Top of Material for this task

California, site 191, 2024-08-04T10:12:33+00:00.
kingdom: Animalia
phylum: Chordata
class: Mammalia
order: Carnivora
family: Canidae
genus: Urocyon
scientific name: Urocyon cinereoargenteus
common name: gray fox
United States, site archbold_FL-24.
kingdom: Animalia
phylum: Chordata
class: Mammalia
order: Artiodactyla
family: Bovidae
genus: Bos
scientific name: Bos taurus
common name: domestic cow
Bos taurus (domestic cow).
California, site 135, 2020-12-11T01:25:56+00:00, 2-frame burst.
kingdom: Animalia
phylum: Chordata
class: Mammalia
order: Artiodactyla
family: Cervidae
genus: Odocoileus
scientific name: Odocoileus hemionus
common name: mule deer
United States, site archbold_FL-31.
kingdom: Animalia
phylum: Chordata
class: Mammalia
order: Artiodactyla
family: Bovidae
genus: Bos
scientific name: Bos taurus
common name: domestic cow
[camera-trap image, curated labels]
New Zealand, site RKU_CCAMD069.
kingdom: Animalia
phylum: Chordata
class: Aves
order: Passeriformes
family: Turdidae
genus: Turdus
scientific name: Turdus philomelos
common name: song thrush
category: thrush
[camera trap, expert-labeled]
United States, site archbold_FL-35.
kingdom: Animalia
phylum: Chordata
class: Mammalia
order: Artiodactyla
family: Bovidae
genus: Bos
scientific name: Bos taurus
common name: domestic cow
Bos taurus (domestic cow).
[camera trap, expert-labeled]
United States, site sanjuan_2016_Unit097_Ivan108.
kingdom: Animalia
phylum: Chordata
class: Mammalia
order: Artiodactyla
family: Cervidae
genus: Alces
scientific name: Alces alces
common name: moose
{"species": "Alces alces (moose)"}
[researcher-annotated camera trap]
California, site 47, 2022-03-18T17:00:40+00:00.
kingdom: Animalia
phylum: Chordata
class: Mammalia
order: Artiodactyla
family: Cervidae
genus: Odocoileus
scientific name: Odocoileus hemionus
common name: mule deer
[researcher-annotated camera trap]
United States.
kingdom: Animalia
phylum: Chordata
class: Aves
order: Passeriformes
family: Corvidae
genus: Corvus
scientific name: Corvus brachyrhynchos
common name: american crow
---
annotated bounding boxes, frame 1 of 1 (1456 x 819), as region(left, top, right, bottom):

Bottom of Material for this task

Your task: When you answer, return the records above exactly as they stand.

Result:
California, site 191, 2024-08-04T10:12:33+00:00.
kingdom: Animalia
phylum: Chordata
class: Mammalia
order: Carnivora
family: Canidae
genus: Urocyon
scientific name: Urocyon cinereoargenteus
common name: gray fox
United States, site archbold_FL-24.
kingdom: Animalia
phylum: Chordata
class: Mammalia
order: Artiodactyla
family: Bovidae
genus: Bos
scientific name: Bos taurus
common name: domestic cow
Bos taurus (domestic cow).
California, site 135, 2020-12-11T01:25:56+00:00, 2-frame burst.
kingdom: Animalia
phylum: Chordata
class: Mammalia
order: Artiodactyla
family: Cervidae
genus: Odocoileus
scientific name: Odocoileus hemionus
common name: mule deer
United States, site archbold_FL-31.
kingdom: Animalia
phylum: Chordata
class: Mammalia
order: Artiodactyla
family: Bovidae
genus: Bos
scientific name: Bos taurus
common name: domestic cow
[camera-trap image, curated labels]
New Zealand, site RKU_CCAMD069.
kingdom: Animalia
phylum: Chordata
class: Aves
order: Passeriformes
family: Turdidae
genus: Turdus
scientific name: Turdus philomelos
common name: song thrush
category: thrush
[camera trap, expert-labeled]
United States, site archbold_FL-35.
kingdom: Animalia
phylum: Chordata
class: Mammalia
order: Artiodactyla
family: Bovidae
genus: Bos
scientific name: Bos taurus
common name: domestic cow
Bos taurus (domestic cow).
[camera trap, expert-labeled]
United States, site sanjuan_2016_Unit097_Ivan108.
kingdom: Animalia
phylum: Chordata
class: Mammalia
order: Artiodactyla
family: Cervidae
genus: Alces
scientific name: Alces alces
common name: moose
{"species": "Alces alces (moose)"}
[researcher-annotated camera trap]
California, site 47, 2022-03-18T17:00:40+00:00.
kingdom: Animalia
phylum: Chordata
class: Mammalia
order: Artiodactyla
family: Cervidae
genus: Odocoileus
scientific name: Odocoileus hemionus
common name: mule deer
[researcher-annotated camera trap]
United States.
kingdom: Animalia
phylum: Chordata
class: Aves
order: Passeriformes
family: Corvidae
genus: Corvus
scientific name: Corvus brachyrhynchos
common name: american crow
---
annotated bounding boxes, frame 1 of 1 (1456 x 819), as region(left, top, right, bottom):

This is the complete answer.